**EXERCISE AIM:**
Which lines in the records contain the string "metres"? Gather every such line, counting only matches with the same capitalization.

**DATA LISTING:**
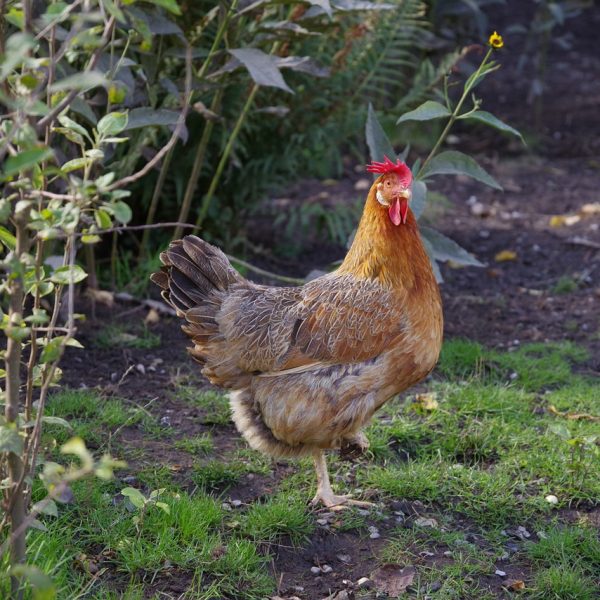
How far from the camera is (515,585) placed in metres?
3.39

...

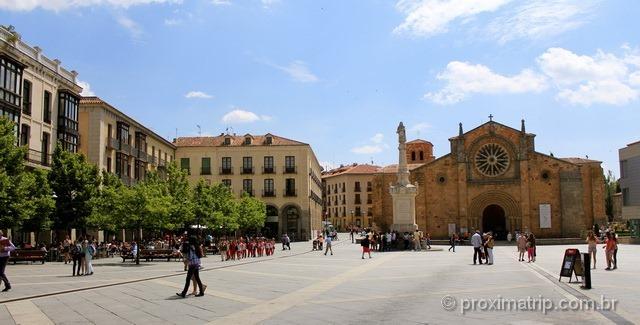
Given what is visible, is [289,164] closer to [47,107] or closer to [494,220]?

==

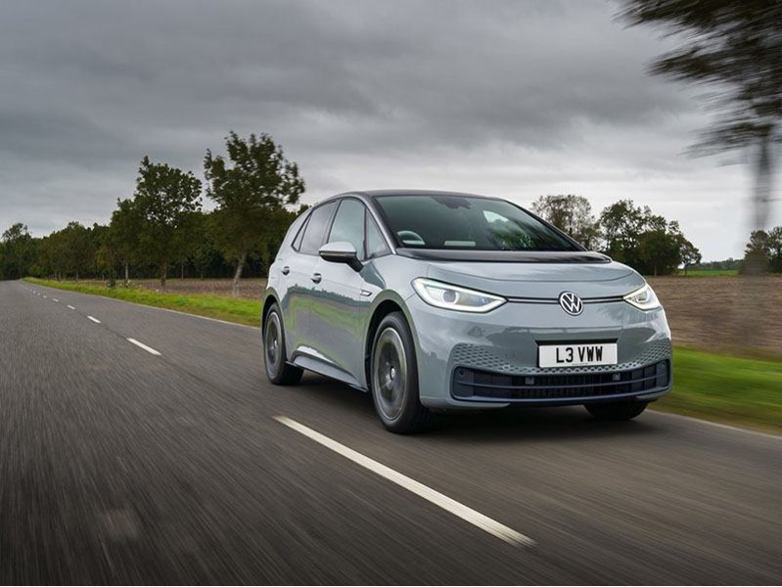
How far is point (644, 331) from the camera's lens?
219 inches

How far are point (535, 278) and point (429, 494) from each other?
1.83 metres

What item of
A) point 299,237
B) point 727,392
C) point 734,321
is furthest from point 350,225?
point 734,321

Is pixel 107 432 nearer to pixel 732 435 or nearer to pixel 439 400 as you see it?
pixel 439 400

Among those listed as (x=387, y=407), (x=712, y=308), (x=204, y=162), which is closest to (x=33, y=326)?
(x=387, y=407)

**THE OUTPUT:**
How far from the camera is (515,585) placed in metres?
1.83 metres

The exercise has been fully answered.